#### [Extract provided]
--*--

THE GRAND CANAL FROM THE CA D’ ORO

V
VENICE AND THE FIRST CRUSADES

It is not my intention to attempt in these pages an unbroken narrative of early Venetian history. Such attempts have been made by men of great and thorough learning, but they have failed in part or altogether because it is quite impossible to trust the only sources of information which have come down to us. These agree, indeed, more or less; that is, they agree just nearly enough to make it sure that something like the event they narrate in such widely different ways actually took place, in some year to be chosen at will from the several dates they give. But that is all, until nearly the end of the Middle Ages.

One thing must not be forgotten: Venice was not the only maritime republic in Italy, even in the ninth and tenth centuries. There were at least three others, Amalfi, Genoa, and Pisa, which at that time were as prosperous, and seemed likely to be as long-lived, and of which the commerce in the eastern Mediterranean was already much more important than that of Venice. In the end Venice outdid them because she was isolated from Italy; literally ‘isolated,’ since she was built on islands in the sea.

England owes her independence, and the British Empire therefore owes its existence, to twenty-one miles of salt water. A much less formidable water barrier gave Venice a thousand years of self-government. The vast advantage of protection by water was perhaps not evident to the Venetians more than two or three times in their history, any more than the same advantage has been actually felt by Englishmen more than twice or thrice, but those few occasions were most critical; it has been present all the time, and the enemies of Venice, as of England, have always realized with dismay the difficulty of attacking a nation to whose country men cannot walk dry-shod.

--*--

Stored dataset items
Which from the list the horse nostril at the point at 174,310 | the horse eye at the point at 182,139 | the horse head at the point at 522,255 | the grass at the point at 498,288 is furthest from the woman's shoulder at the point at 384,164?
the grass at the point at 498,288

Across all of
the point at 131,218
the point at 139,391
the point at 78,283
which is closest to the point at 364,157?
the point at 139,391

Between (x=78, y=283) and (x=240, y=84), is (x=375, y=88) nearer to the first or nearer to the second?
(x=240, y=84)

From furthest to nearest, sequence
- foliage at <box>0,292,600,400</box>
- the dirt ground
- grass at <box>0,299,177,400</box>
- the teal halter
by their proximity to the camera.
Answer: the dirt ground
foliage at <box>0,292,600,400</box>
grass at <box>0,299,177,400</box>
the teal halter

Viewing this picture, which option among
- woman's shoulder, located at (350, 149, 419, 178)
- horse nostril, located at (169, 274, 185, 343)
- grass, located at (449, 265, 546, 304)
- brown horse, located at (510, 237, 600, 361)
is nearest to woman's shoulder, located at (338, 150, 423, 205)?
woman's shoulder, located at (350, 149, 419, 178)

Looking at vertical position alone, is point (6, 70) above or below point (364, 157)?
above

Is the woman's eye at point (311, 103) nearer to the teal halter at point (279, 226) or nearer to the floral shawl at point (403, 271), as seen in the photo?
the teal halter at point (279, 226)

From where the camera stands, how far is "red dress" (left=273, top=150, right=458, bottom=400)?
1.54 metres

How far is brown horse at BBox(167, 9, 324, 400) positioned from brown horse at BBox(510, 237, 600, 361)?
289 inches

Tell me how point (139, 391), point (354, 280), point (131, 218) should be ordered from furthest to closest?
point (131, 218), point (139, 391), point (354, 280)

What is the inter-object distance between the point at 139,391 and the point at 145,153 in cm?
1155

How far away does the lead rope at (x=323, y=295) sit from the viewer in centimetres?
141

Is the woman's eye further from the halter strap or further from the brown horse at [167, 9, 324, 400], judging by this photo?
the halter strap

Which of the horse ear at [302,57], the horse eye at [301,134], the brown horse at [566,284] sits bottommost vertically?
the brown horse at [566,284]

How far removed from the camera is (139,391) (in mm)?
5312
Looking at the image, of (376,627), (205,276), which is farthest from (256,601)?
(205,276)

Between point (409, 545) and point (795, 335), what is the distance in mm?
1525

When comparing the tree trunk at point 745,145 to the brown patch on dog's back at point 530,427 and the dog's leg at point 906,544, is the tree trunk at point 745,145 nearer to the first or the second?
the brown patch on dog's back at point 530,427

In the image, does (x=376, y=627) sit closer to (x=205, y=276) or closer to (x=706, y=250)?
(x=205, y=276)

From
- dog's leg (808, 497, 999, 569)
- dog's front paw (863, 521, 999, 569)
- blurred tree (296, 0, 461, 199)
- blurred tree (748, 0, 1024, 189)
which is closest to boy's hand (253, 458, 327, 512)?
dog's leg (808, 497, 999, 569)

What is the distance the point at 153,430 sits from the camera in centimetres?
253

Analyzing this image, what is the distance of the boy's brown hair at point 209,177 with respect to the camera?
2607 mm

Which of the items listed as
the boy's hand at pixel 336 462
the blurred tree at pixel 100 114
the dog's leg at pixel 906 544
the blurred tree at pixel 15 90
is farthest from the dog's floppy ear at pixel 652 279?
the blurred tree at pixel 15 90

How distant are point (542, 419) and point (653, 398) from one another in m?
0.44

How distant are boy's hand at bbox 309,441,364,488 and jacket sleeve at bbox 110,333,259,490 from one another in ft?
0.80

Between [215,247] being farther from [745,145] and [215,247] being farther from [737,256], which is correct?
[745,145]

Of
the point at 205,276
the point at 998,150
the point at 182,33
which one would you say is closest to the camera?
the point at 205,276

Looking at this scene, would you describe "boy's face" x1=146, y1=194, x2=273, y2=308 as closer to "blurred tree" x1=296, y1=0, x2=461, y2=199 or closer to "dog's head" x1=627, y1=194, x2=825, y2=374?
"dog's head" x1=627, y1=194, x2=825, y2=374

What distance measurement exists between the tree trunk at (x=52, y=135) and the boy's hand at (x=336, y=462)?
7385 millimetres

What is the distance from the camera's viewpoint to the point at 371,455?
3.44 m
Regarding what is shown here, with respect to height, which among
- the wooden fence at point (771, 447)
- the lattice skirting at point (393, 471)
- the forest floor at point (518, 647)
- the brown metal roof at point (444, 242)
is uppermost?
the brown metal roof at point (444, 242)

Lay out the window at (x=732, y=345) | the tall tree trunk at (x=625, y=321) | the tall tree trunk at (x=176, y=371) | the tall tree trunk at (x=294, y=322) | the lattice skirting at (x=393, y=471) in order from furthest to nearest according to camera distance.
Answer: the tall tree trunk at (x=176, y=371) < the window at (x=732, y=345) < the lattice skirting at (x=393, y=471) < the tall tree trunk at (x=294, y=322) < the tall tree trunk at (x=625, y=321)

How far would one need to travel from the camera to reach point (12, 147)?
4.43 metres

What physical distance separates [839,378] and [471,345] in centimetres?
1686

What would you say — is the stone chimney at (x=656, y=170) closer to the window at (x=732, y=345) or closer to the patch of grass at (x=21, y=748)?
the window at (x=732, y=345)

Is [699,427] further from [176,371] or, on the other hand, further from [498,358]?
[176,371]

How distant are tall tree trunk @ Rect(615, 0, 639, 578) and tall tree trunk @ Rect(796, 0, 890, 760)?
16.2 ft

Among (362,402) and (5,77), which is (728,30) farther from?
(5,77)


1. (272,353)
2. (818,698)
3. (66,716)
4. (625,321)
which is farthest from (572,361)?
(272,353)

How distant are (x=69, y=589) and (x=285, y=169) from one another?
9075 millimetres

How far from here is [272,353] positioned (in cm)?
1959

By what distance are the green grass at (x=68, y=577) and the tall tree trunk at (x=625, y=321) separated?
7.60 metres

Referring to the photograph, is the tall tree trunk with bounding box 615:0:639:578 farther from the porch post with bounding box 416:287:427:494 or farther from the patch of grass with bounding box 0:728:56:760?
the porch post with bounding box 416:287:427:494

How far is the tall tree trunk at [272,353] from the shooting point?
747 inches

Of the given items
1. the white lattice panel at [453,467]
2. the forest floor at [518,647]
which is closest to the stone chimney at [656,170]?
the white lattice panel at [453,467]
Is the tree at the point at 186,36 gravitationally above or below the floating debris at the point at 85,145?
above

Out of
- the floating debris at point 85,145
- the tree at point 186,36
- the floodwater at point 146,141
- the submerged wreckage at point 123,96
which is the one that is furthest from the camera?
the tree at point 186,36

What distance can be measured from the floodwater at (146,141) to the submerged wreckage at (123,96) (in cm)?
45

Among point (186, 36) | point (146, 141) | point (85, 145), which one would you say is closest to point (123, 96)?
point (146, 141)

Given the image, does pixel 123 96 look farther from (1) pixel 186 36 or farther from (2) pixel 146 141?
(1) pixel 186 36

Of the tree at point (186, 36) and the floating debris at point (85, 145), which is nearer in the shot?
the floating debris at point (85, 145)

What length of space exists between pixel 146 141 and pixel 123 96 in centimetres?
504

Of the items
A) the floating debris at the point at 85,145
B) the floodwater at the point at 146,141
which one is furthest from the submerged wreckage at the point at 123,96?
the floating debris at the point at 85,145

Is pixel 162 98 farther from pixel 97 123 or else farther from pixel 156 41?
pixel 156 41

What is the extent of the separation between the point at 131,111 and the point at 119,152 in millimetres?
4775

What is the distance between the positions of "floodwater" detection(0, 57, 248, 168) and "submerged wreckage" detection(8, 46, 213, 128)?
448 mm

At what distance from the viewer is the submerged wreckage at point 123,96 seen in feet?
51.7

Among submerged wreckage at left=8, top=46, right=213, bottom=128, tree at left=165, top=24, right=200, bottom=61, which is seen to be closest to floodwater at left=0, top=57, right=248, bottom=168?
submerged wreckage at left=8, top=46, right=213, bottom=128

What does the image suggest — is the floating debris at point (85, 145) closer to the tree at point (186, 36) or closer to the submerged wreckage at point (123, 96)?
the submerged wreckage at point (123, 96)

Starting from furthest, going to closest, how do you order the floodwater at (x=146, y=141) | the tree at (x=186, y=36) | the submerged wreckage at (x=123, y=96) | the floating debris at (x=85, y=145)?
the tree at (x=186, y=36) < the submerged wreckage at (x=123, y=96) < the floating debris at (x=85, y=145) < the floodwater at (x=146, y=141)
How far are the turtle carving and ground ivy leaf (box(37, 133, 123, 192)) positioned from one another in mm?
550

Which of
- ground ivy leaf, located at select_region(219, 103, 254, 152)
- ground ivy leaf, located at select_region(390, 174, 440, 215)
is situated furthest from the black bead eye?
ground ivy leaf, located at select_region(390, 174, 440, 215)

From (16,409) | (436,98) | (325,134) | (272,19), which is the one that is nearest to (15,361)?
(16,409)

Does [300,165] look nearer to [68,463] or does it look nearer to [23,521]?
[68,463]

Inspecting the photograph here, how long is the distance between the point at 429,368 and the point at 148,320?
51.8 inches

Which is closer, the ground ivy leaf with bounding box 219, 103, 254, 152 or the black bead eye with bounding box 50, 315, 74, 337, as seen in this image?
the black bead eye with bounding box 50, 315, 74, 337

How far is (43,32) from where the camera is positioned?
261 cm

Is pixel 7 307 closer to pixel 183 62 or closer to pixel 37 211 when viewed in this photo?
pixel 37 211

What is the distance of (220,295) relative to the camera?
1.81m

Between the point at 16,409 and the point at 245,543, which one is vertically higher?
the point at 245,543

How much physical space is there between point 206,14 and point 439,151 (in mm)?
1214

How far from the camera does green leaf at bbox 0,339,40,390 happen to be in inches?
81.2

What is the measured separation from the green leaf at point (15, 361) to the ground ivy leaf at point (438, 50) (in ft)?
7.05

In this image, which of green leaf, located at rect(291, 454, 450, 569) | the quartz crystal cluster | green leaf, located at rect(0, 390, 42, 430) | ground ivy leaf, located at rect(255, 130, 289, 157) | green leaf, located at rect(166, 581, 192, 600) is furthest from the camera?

--*--

#### [Exercise directions]
Please carry on the passage about Venice and the First Crusades, starting right after its last sentence.

#### [Answer below]
The other three great maritime republics did not possess this prime permanent advantage of isolation by water. Amalfi was taken and retaken by land powers; Pisa was ultimately subjugated by the Florentines, the landsmen who lived nearest to her; and Genoa, with a surviving semblance of freedom, became tributary to the House of Savoy in the eighteenth century. Venice alone of the four held her own till the days of Napoleon, protected to some extent, perhaps, by a sort of tacit but general European agreement to consider her a city of pleasure, but also, and always, by that water barrier, which multiplies the strength of a city’s defenders tenfold, and divides to dangerously small fractions the powers of those that assail her.

It may seem fruitless to try to recall in a few words how Pisa and Genoa rose to maritime power; but it is not possible to pass over in silence the period during which Genoa, Venice’s great rival, was growing up on the opposite side of the peninsula, nor the time in which Amalfi and Pisa were becoming powers in the Mediterranean.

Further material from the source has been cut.